Other 1st round prospects to watch: Kadarius Toney, Terrace Marshall Jr.

Round 2: Elijah Moore, Ole Miss, junior, 5-foot-9, 184 pounds

Ole Miss receiver Elijah Moore deserves an early second-round selection. He appears cut from the same genetic pool of former teammates D.K. Metcalf and A.J. Brown. In 2020, he led all pass catchers with 149 yards per game. Yes, that was his average.

Pro Football Focus rated Moore’s junior campaign at 91.2 overall. He totaled 1,200 yards in just eight games. Much of his production stems from speed. At his pro day last week, he ran 4.32. That likely will be the fastest time of any receiver in his class.

With such athletic traits, he’s capable of playing inside and out, as was the case at Ole Miss. His size isn’t ideal. It’ll forever limit his catching radius. But I’m seeing a complete package that would instantly bring explosiveness to Cleveland.

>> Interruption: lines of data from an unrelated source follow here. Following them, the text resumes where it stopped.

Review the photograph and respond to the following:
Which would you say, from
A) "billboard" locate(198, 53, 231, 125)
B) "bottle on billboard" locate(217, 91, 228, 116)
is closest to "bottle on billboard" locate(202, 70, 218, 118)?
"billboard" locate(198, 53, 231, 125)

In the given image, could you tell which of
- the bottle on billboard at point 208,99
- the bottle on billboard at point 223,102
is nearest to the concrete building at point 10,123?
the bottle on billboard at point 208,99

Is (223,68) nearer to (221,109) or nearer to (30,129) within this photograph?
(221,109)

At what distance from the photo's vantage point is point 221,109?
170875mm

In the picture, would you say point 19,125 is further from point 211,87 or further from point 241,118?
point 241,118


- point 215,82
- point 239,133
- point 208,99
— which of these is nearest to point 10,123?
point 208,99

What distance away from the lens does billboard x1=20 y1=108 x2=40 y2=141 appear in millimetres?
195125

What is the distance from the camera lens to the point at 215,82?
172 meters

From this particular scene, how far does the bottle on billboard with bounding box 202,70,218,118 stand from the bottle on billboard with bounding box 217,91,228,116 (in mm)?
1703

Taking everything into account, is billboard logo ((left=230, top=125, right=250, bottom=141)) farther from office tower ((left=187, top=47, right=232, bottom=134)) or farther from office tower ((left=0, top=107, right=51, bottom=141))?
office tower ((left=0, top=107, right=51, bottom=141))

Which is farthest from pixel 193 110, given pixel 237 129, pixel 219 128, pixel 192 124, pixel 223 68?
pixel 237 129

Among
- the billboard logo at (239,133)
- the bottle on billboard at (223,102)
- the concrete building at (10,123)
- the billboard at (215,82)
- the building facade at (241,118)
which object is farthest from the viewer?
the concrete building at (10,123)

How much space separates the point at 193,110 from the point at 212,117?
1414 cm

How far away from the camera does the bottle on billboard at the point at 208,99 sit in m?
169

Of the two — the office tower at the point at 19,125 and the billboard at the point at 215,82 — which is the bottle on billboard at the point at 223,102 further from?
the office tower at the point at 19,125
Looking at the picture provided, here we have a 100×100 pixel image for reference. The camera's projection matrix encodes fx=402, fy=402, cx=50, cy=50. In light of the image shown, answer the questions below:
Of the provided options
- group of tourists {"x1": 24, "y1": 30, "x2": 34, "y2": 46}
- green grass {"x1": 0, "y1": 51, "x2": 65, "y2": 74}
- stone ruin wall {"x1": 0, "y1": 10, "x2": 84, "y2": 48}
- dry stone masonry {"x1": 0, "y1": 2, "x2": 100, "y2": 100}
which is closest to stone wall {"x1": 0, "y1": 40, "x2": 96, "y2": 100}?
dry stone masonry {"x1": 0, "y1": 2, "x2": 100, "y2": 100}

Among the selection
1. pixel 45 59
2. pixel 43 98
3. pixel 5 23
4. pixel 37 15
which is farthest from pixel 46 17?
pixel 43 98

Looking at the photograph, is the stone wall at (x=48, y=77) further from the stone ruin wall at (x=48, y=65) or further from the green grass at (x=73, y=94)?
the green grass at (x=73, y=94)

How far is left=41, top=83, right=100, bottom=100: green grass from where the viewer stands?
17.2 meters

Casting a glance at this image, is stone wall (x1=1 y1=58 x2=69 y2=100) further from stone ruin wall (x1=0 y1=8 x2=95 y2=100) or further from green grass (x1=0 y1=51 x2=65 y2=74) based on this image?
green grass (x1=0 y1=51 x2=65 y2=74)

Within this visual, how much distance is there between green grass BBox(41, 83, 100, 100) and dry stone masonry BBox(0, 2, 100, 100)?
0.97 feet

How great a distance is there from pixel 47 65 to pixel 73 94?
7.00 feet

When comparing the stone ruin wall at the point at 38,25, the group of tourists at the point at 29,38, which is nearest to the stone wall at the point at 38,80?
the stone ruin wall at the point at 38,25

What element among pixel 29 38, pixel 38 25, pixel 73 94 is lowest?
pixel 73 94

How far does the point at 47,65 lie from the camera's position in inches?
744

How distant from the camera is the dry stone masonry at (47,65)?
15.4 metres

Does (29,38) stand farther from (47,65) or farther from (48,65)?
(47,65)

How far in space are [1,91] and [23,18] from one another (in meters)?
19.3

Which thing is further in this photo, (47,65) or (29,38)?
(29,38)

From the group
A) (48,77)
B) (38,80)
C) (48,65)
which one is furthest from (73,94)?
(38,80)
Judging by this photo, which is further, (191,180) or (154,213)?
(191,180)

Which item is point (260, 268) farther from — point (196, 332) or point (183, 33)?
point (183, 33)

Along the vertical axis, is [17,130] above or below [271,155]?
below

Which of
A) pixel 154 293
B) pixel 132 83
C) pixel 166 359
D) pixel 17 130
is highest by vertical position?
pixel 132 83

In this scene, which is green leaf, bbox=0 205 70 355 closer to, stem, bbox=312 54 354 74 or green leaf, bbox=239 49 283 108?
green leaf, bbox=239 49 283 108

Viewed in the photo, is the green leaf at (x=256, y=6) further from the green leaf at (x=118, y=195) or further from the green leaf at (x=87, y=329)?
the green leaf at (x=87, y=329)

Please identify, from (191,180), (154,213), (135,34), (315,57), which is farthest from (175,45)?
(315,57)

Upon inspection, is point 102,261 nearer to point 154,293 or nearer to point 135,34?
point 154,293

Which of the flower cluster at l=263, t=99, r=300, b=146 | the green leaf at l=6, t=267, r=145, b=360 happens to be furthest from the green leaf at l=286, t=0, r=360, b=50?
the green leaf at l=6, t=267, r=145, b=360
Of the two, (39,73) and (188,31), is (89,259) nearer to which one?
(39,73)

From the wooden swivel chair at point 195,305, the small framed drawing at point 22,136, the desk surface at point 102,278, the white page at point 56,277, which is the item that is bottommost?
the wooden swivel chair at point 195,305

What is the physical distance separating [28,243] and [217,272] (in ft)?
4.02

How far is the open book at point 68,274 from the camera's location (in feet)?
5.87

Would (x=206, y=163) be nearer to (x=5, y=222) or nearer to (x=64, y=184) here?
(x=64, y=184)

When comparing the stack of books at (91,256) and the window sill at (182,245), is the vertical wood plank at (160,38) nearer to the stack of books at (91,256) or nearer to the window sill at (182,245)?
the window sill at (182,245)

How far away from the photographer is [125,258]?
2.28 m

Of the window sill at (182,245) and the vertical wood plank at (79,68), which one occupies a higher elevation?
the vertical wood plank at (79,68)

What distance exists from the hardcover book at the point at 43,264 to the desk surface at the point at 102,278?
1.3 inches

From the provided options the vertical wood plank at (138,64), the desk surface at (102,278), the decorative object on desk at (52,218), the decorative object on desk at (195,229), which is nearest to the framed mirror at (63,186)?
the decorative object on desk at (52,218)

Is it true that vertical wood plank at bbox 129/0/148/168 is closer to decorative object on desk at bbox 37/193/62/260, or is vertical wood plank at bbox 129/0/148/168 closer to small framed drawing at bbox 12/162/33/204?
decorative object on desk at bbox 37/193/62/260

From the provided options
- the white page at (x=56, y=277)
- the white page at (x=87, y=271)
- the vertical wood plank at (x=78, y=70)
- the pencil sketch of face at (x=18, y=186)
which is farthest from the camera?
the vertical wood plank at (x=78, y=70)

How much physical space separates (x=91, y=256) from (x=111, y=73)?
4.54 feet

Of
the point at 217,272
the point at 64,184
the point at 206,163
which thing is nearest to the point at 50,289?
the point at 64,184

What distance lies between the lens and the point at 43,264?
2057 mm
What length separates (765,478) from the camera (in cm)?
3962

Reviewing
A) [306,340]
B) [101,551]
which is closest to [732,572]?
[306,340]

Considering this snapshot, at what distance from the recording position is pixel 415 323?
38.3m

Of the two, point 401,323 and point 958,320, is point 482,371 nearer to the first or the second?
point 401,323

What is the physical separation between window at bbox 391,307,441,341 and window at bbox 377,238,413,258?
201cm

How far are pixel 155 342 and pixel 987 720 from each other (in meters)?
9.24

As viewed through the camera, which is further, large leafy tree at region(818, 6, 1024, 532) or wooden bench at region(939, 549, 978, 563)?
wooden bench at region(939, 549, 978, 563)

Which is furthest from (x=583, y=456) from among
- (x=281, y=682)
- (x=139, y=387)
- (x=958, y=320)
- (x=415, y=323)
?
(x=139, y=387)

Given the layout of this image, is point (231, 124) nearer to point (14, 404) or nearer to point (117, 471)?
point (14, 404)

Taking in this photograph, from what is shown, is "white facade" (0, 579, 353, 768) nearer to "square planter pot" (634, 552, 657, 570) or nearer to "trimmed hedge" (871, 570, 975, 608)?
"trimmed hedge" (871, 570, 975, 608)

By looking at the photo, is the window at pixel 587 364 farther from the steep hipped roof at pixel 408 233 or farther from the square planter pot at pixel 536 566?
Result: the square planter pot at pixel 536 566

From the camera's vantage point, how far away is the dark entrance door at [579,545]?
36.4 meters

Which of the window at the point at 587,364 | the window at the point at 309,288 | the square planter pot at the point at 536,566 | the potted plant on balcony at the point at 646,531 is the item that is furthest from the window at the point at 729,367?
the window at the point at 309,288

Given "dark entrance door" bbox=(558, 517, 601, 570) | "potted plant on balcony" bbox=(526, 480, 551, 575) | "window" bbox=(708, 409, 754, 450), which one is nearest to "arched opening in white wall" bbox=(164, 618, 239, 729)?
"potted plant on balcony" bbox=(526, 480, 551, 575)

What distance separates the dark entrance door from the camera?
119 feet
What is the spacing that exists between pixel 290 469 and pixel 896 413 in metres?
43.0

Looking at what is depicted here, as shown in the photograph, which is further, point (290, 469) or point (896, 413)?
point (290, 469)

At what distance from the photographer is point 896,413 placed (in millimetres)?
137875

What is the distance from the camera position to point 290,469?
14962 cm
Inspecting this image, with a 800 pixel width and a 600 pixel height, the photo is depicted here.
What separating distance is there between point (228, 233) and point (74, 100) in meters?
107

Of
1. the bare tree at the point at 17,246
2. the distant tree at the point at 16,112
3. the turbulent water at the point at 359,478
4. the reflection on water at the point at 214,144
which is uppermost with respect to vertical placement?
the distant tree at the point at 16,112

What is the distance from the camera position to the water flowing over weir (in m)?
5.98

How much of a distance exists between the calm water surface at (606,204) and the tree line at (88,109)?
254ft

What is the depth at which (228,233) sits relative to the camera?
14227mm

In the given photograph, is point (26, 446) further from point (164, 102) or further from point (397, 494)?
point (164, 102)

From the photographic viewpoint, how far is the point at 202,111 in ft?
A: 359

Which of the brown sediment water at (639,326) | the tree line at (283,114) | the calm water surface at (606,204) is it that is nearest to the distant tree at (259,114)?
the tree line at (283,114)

Other 2nd round prospects to watch: Rondale Moore, D’Wayne Eskridge, Dyami Brown

Round 3: Tylan Wallace, Oklahoma St., senior, 5-foot-11, 193 pounds

During my mock draft simulations, Wallace was the only third-rounder consistently falling to the Browns at either No. 89 or 91. He’s a talented outside threat. His hands are strong. He consistently wins at the catch point and knows how to secure high balls.

Like all these guys, the college production was impressive. Wallace averaged 100 yards per game his senior season in the Big 12.

Wallace controls his body in the air well. Think Donovan Peoples-Jones versus Cincinnati. It’s impressive. However, I’m unsure how game-changing his play is. Can he win consistently outside, one-on-one versus an NFL press corner? I have my doubts.

Other Round 3 prospects to watch: Nico Collins, Amon-Ra St. Brown

What we learned

I understand why anyone reading this would be opposed to drafting a wide receiver. But consider this. Regardless of how many more defensive pieces the Browns add, the strength of this team is the offense.

Thus, making an already talented unit more explosive sounds advantageous. But landing a difference-maker in the early rounds will cost Cleveland. A Day 2 move up for an athlete like Elijah Moore would be unlike this front office, but it’s the going rate for A1 pass-catching talent.

Or land a Minnesota kid. That strategy paid off for cleveland.com.